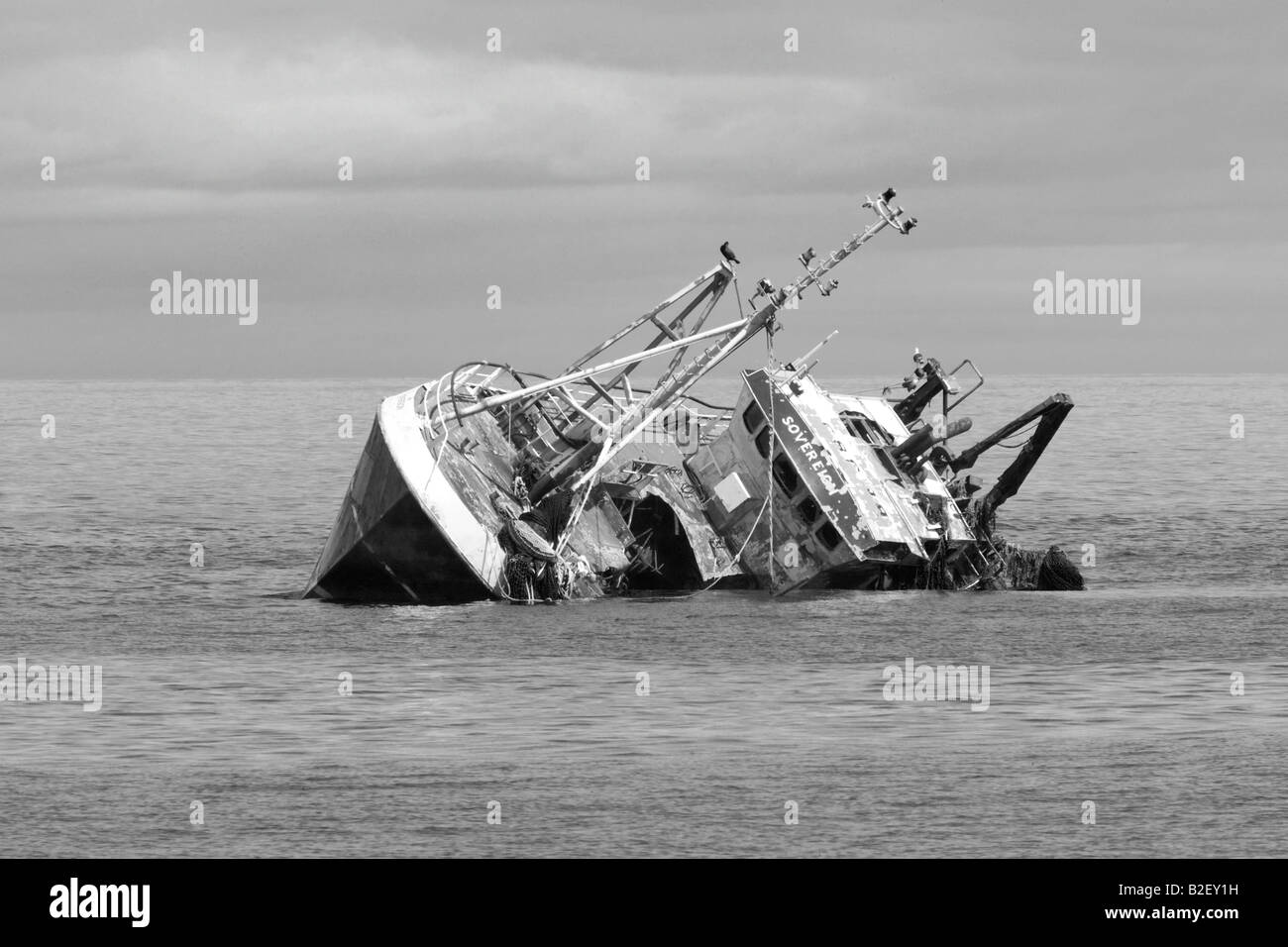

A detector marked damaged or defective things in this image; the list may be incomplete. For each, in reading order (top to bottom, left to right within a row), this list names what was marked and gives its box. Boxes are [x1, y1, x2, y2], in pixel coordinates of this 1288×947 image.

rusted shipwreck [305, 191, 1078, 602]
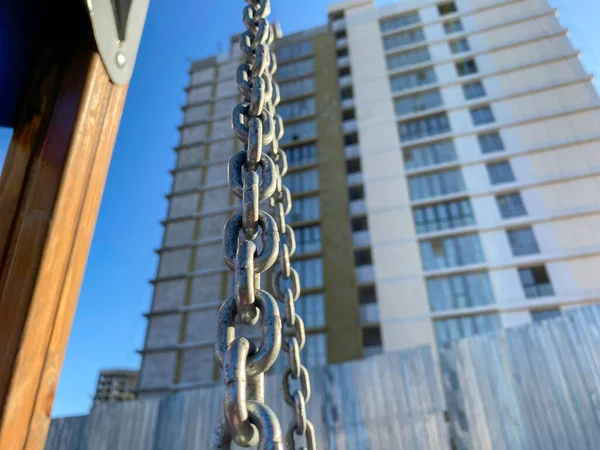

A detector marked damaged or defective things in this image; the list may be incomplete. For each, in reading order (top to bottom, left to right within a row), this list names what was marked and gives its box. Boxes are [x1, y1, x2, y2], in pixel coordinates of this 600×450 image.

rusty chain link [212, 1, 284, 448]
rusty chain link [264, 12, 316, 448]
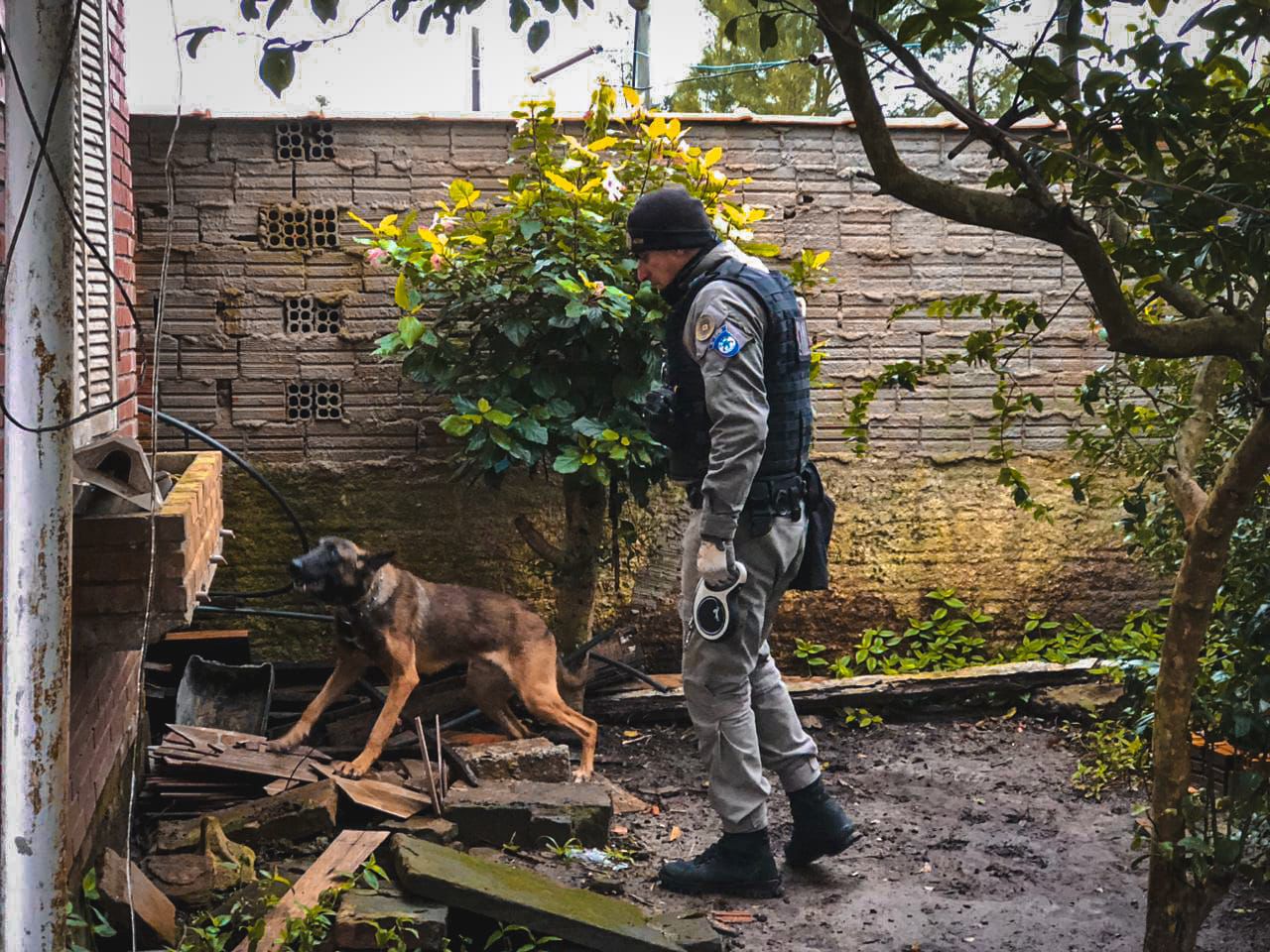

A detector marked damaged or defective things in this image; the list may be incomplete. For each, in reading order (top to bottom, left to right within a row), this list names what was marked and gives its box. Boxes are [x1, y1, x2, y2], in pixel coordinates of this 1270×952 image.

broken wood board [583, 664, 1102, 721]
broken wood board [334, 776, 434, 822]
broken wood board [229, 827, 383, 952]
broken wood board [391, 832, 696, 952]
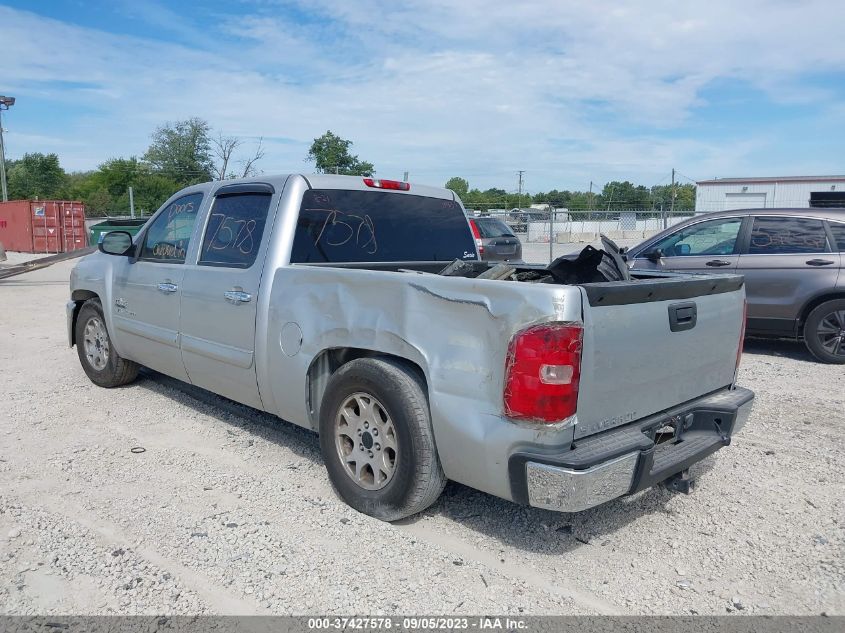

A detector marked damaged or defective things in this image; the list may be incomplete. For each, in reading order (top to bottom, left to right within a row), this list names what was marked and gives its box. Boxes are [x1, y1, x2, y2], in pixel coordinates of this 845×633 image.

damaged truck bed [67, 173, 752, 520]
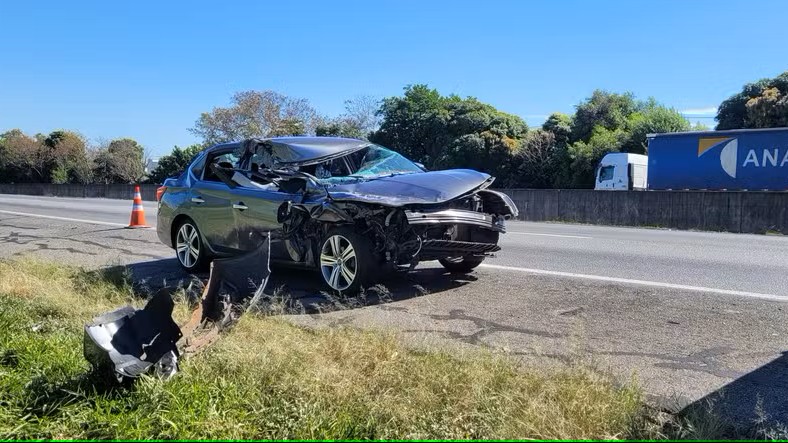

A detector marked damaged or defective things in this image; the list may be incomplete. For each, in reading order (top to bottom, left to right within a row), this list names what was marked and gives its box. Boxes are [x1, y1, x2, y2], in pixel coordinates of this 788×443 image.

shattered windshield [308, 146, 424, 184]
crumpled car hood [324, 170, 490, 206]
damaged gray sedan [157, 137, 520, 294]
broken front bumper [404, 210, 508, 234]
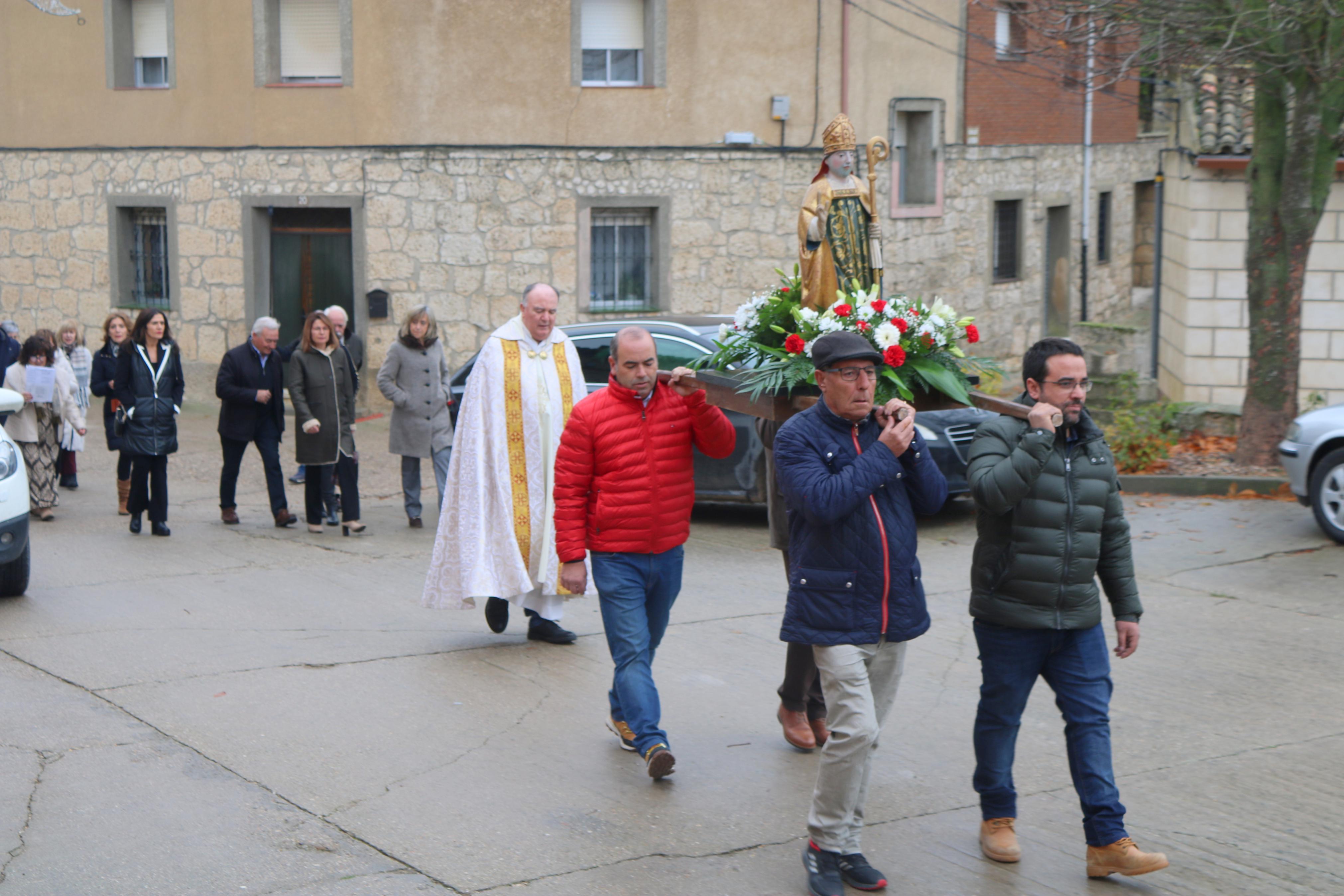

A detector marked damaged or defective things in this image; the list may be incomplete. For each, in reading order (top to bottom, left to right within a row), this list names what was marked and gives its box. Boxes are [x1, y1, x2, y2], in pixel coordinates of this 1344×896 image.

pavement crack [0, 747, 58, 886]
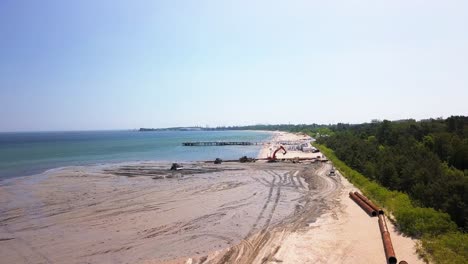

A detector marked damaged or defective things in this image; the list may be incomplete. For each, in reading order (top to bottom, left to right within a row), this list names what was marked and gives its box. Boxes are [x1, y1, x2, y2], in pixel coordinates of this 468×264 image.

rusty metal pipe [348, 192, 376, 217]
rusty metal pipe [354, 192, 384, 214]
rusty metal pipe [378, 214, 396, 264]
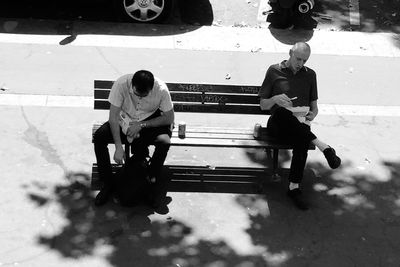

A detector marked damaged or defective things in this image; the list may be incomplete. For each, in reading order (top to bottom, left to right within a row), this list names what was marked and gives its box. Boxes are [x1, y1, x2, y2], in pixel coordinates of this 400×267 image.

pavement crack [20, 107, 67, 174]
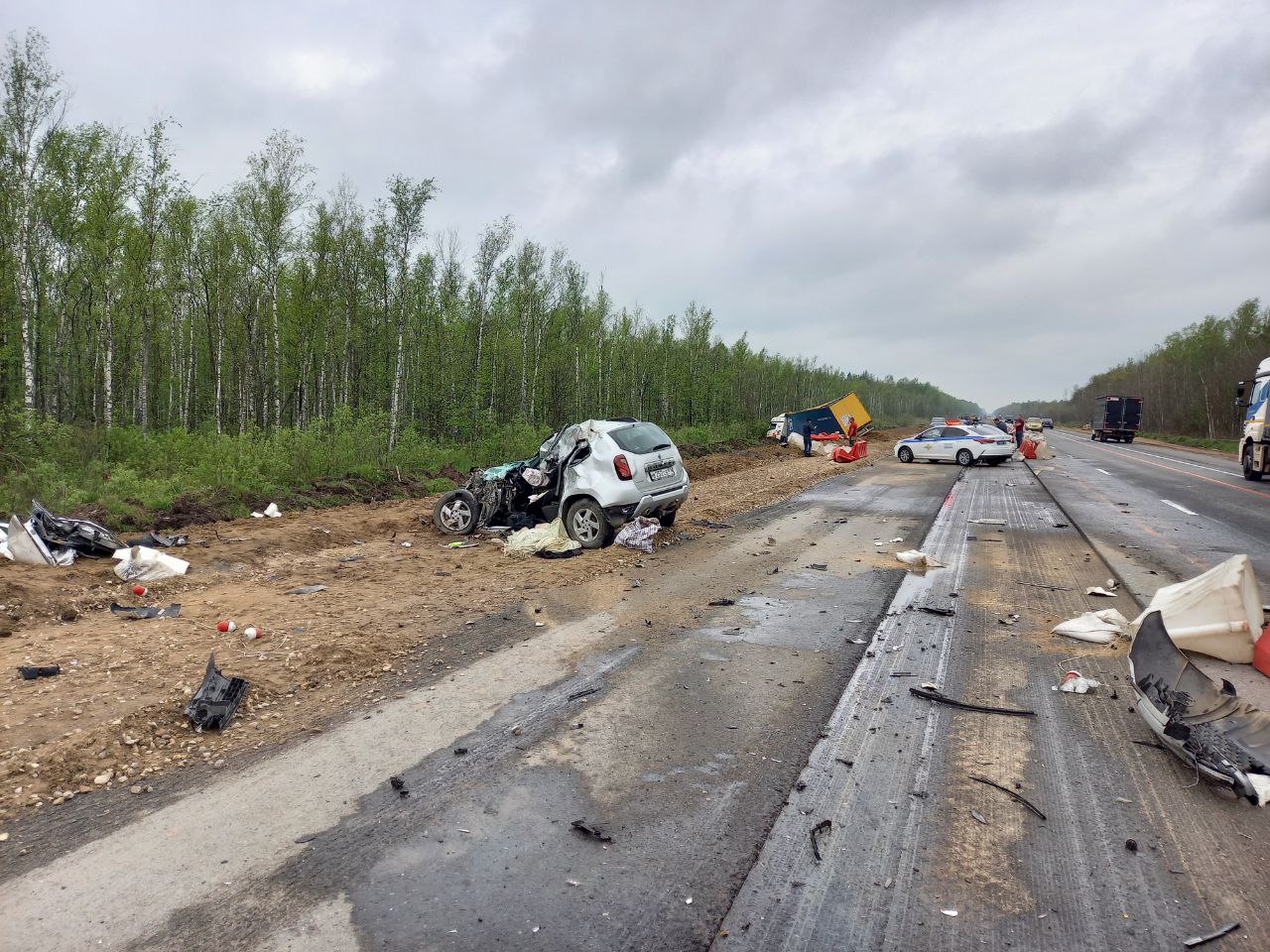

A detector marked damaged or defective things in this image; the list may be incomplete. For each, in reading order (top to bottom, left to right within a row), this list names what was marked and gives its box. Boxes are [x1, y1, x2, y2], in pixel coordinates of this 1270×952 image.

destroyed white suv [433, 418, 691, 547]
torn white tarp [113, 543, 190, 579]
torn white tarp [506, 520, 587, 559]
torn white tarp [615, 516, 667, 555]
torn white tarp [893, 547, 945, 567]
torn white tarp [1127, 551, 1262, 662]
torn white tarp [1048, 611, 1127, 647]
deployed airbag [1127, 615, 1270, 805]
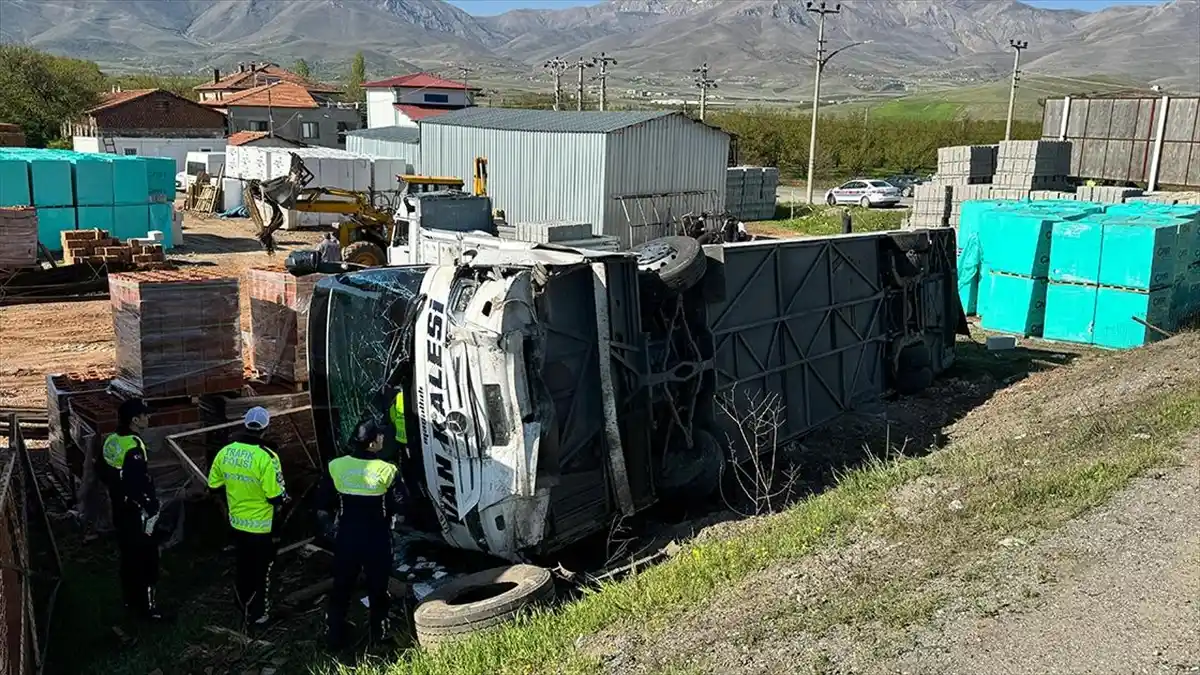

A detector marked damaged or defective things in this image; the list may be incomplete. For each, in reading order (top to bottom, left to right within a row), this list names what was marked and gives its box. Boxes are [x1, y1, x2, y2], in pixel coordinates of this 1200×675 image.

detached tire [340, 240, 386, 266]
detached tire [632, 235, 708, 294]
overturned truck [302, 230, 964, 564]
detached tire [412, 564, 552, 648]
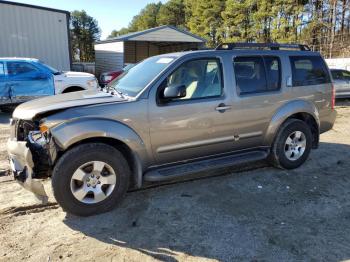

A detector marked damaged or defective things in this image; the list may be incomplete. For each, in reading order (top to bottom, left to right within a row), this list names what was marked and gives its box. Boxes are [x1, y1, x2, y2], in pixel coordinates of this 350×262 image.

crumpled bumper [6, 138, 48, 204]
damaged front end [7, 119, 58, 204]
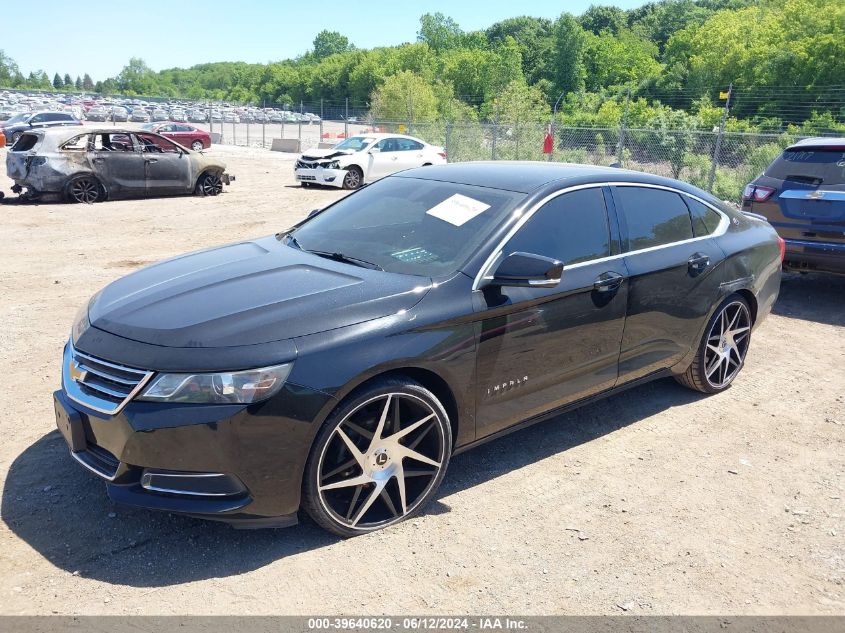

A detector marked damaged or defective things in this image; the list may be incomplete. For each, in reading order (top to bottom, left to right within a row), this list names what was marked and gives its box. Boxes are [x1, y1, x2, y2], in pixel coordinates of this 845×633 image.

◆ ◆ ◆

WHAT YOU HAVE TO DO:
If a picture appears in the records, omit it and print everything else exactly.

YOUR RESPONSE:
A detector marked damaged or defective things in this image; the list may be incomplete. For each, in reading order (top to bottom, left to right within a row), this list names what was marked and gives its box. Boxes are [x1, y1, x2, y2], in pixel coordinates of this 1288×947 image.

rusted shipwreck [305, 191, 1078, 602]

A detector marked damaged or defective things in this image; the list may be incomplete. For each, in reading order (top to bottom, left to right within a row), this list names what was marked and gives its box. Boxes are [x1, y1, x2, y2], in pixel coordinates of this 600×450 image.

rusty chain link [212, 1, 284, 448]
rusty chain link [264, 12, 316, 448]

A detector marked damaged or defective things in this image; the list may be incomplete. For each, in reading order (top to bottom, left to right within a row), this list names what was marked and gives its box. Boxes are [x1, y1, x2, y2], in pixel coordinates of this 1270×952 image.

broken wood board [583, 664, 1102, 721]
broken wood board [334, 776, 434, 822]
broken wood board [229, 827, 383, 952]
broken wood board [391, 832, 696, 952]

A detector marked damaged or defective things in this image; the list may be incomplete. For each, in reading order (top to bottom, left to right within a row), this list names what was marked and gives its box. Boxes are [x1, y1, x2, y2], in pixel coordinates of this 845×633 image.

damaged truck bed [67, 173, 752, 520]

A detector marked damaged or defective things in this image; the list may be incomplete. For each, in reading order (top to bottom, left to right within a row), this list names what was marked and gives its box. Boxes are [x1, y1, x2, y2], in pixel coordinates of this 788×443 image.

shattered windshield [308, 146, 424, 184]
crumpled car hood [324, 170, 490, 206]
damaged gray sedan [157, 137, 520, 294]
broken front bumper [404, 210, 508, 234]

A detector marked damaged or defective things in this image; the list may be incomplete. For each, in reading order (top to bottom, left to right within a row), this list names what was marked and gives its box. Boxes are [x1, y1, x2, y2], in pixel coordinates of this 1344×896 image.

pavement crack [0, 747, 58, 886]

A detector marked damaged or defective things in this image; the list may be incomplete. For each, in reading order (top to bottom, left to right within a row), this list names what was marked and gives its box. Boxes are [x1, y1, x2, y2], in pixel coordinates of this 468×264 image.

rusty metal pipe [348, 192, 376, 217]
rusty metal pipe [354, 192, 384, 214]
rusty metal pipe [378, 214, 396, 264]

A detector marked damaged or defective things in this image; the list may be incomplete. For each, in reading order (top to bottom, left to right within a row), this list names what was marked and gives its box. Boxes are [x1, y1, x2, y2], in pixel coordinates of this 400×267 image.

pavement crack [20, 107, 67, 174]

A detector marked damaged or defective things in this image; the list may be incomplete. For each, in reading order (top to bottom, left to right within a row), this list names what was marked and gives its box. Boxes are [x1, y1, x2, y2], in pixel coordinates of this 1270×952 image.

destroyed white suv [433, 418, 691, 547]
torn white tarp [113, 543, 190, 579]
torn white tarp [506, 520, 587, 559]
torn white tarp [615, 516, 667, 555]
torn white tarp [893, 547, 945, 567]
torn white tarp [1127, 551, 1262, 662]
torn white tarp [1048, 611, 1127, 647]
deployed airbag [1127, 615, 1270, 805]

A detector marked damaged or defective things in this image; the list may be incomplete. For each, in reading order (top to bottom, left to right within a row), this list names what was marked and gives its box. Boxes are [x1, y1, x2, y2], in pixel coordinates of this 1200×675 image.

detached tire [340, 240, 386, 266]
detached tire [632, 235, 708, 294]
overturned truck [302, 230, 964, 564]
detached tire [412, 564, 552, 648]

A detector marked damaged or defective things in this image; the list may be incomplete. For each, in reading order (top to bottom, left to right within a row), this list names what was marked and gives its box. Boxes are [x1, y1, x2, y2], in pixel coordinates of this 350×262 image.

crumpled bumper [6, 138, 48, 204]
damaged front end [7, 119, 58, 204]

A detector marked damaged or defective things in this image; the list may be incomplete. For each, in reading order (top to bottom, left to right within a row), this list names what was marked and gives its box. Boxes are [x1, y1, x2, y2], in pixel coordinates of this 845×633 image.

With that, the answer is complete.